GOAL
Every line of the material is to be repeated exactly as it stands.
______
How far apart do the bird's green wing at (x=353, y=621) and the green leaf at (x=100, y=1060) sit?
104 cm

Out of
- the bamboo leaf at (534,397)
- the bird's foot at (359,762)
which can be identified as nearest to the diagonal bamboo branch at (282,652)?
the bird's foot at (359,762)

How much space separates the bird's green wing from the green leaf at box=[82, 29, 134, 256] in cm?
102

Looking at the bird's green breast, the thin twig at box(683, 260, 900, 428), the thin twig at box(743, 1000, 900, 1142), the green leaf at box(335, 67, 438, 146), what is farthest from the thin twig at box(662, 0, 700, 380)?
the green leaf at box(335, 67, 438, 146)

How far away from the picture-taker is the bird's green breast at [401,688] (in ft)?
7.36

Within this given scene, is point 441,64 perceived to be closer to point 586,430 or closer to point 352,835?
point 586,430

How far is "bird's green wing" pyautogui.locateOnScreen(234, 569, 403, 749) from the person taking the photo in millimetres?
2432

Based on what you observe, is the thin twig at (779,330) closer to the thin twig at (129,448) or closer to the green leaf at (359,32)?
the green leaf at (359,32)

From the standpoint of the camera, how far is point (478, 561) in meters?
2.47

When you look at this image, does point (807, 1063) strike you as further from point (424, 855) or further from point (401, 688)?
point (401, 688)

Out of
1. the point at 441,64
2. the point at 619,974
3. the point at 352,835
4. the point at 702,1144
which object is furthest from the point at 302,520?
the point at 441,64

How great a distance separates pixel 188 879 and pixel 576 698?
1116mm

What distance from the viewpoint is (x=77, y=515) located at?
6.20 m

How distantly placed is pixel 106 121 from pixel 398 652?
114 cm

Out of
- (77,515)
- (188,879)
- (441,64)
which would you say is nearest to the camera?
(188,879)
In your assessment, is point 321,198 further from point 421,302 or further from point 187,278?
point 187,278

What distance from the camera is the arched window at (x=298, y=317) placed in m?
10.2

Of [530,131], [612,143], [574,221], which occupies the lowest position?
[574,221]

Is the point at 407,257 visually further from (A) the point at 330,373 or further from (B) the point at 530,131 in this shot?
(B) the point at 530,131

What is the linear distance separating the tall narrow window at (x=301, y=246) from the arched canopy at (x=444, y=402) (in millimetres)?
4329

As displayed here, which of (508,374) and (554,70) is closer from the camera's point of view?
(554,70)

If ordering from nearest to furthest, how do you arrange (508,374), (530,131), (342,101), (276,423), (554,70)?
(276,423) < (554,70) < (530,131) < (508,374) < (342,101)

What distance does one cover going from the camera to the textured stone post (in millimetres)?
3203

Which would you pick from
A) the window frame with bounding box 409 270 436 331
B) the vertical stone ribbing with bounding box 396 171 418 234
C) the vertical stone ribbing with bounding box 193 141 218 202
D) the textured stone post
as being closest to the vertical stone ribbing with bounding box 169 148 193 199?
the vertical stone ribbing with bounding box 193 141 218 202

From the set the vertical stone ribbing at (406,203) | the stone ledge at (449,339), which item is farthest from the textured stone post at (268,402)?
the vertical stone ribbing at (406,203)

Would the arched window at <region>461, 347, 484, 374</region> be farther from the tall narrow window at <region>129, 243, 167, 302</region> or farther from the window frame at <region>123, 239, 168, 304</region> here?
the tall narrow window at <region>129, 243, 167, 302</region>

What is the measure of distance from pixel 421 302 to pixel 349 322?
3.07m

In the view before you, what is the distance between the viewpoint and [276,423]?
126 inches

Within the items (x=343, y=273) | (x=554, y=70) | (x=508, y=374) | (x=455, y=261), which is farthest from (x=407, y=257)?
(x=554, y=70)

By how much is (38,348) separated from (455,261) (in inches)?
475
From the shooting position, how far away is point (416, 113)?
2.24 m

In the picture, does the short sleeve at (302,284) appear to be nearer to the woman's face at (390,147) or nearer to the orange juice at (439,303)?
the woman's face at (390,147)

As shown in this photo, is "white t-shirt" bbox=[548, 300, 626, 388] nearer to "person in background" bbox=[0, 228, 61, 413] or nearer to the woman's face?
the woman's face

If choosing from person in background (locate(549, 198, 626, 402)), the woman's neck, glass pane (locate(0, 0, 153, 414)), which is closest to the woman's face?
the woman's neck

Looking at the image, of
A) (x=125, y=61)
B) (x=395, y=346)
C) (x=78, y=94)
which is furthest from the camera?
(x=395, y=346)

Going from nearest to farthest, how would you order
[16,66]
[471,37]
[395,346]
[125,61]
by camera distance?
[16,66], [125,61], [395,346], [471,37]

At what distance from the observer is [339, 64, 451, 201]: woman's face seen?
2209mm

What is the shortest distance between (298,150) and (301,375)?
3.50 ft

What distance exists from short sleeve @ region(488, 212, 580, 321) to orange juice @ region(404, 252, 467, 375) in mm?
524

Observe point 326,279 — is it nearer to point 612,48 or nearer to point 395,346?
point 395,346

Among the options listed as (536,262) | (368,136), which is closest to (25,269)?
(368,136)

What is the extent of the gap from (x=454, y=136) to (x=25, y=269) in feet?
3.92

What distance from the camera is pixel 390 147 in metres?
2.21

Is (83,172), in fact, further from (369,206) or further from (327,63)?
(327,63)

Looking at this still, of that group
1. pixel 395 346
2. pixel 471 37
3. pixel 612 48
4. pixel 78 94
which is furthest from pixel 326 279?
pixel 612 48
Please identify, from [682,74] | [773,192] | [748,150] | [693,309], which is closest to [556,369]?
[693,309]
______
THE REPLY
How far apart do the bird's green wing at (x=353, y=621) and the green leaf at (x=100, y=1060) sit?
104 cm

Out of
- the bamboo leaf at (534,397)
- the bird's foot at (359,762)
which can be identified as nearest to the diagonal bamboo branch at (282,652)?
the bird's foot at (359,762)

How much space separates the bird's green wing from the green leaf at box=[82, 29, 134, 256] in cm?
102

Looking at the bird's green breast, the thin twig at box(683, 260, 900, 428), the thin twig at box(743, 1000, 900, 1142), the green leaf at box(335, 67, 438, 146), what is farthest from the thin twig at box(662, 0, 700, 380)?
the green leaf at box(335, 67, 438, 146)

How far away from the picture-taker is the bird's green breast at [401,688] (in ft)?
7.36

Within this given scene, is point 441,64 perceived to be closer to point 586,430 or closer to point 352,835?
point 586,430

How far is "bird's green wing" pyautogui.locateOnScreen(234, 569, 403, 749) from the person taking the photo in millimetres?
2432

Based on what you observe, is the thin twig at (779,330) closer to the thin twig at (129,448) or closer to the green leaf at (359,32)?
the green leaf at (359,32)

From the standpoint of the camera, how far is point (478, 561) in meters?
2.47

When you look at this image, does point (807, 1063) strike you as further from point (424, 855) or further from point (401, 688)?
point (401, 688)

Out of
1. the point at 441,64
2. the point at 619,974
3. the point at 352,835
4. the point at 702,1144
which object is furthest from the point at 302,520?
the point at 441,64

How great a distance separates pixel 188 879 and pixel 576 698?
1116mm

What distance from the viewpoint is (x=77, y=515) located at?
6.20 m

How distantly placed is pixel 106 121 from pixel 398 652?
114 cm

Out of
- (77,515)
- (188,879)
- (441,64)
which would you say is nearest to the camera?
(188,879)
In your assessment, is point 321,198 further from point 421,302 or further from point 187,278?
point 187,278

What distance from the camera is the arched window at (x=298, y=317) placed in m?
10.2

Of [530,131], [612,143], [574,221], which occupies the lowest position?
[574,221]

Is the point at 407,257 visually further from (A) the point at 330,373 or further from (B) the point at 530,131 in this shot?
(B) the point at 530,131

What is the linear distance separating the tall narrow window at (x=301, y=246) from the arched canopy at (x=444, y=402) (in millimetres)?
4329

As displayed here, which of (508,374) and (554,70) is closer from the camera's point of view?
(554,70)

If ordering from nearest to furthest, how do you arrange (508,374), (530,131), (342,101), (276,423), (554,70)?
(276,423) < (554,70) < (530,131) < (508,374) < (342,101)

What distance does one cover going from the camera to the textured stone post (in millimetres)?
3203

Which would you pick from
A) the window frame with bounding box 409 270 436 331
B) the vertical stone ribbing with bounding box 396 171 418 234
C) the vertical stone ribbing with bounding box 193 141 218 202
D) the textured stone post
as being closest to the vertical stone ribbing with bounding box 169 148 193 199?
the vertical stone ribbing with bounding box 193 141 218 202

From the set the vertical stone ribbing at (406,203) | the stone ledge at (449,339), which item is farthest from the textured stone post at (268,402)?
the vertical stone ribbing at (406,203)

Would the arched window at <region>461, 347, 484, 374</region> be farther from the tall narrow window at <region>129, 243, 167, 302</region> or farther from the window frame at <region>123, 239, 168, 304</region> here?
the tall narrow window at <region>129, 243, 167, 302</region>

What is the measure of distance from pixel 421 302 to pixel 349 322?
3.07m

In the view before you, what is the distance between the viewpoint and [276,423]?
126 inches

Within the items (x=343, y=273) | (x=554, y=70) | (x=508, y=374) | (x=455, y=261), which is farthest from (x=407, y=257)?
(x=554, y=70)

By how much is (38,348) separated from (455,261) (in inches)?
475
From the shooting position, how far away is point (416, 113)?
2.24 m

In the picture, does the short sleeve at (302,284) appear to be nearer to the woman's face at (390,147) or nearer to the orange juice at (439,303)?
the woman's face at (390,147)

As shown in this photo, is "white t-shirt" bbox=[548, 300, 626, 388] nearer to "person in background" bbox=[0, 228, 61, 413] or nearer to the woman's face?
the woman's face

If choosing from person in background (locate(549, 198, 626, 402)), the woman's neck, glass pane (locate(0, 0, 153, 414)), which is closest to the woman's face?
the woman's neck

Looking at the image, of
A) (x=125, y=61)
B) (x=395, y=346)
C) (x=78, y=94)
which is furthest from the camera?
(x=395, y=346)

Going from nearest to farthest, how would you order
[16,66]
[471,37]
[395,346]
[125,61]
by camera distance?
[16,66], [125,61], [395,346], [471,37]

At what distance from the observer is [339, 64, 451, 201]: woman's face seen?
2209mm

What is the shortest distance between (298,150) and (301,375)?
3.50 ft

What distance exists from short sleeve @ region(488, 212, 580, 321) to orange juice @ region(404, 252, 467, 375) in mm?
524

Observe point 326,279 — is it nearer to point 612,48 or nearer to point 395,346?
point 395,346

Among the options listed as (536,262) | (368,136), which is closest to (25,269)?
(368,136)

What is the extent of the gap from (x=454, y=136) to (x=25, y=269) in feet?
3.92

What distance from the camera is pixel 390 147 in metres?
2.21

Is (83,172), in fact, further from (369,206) or further from (327,63)?
(327,63)

Looking at this still, of that group
1. pixel 395 346
2. pixel 471 37
3. pixel 612 48
4. pixel 78 94
which is furthest from pixel 326 279?
pixel 612 48
Please identify, from [682,74] | [773,192] | [748,150] | [693,309], which is closest to [556,369]?
[693,309]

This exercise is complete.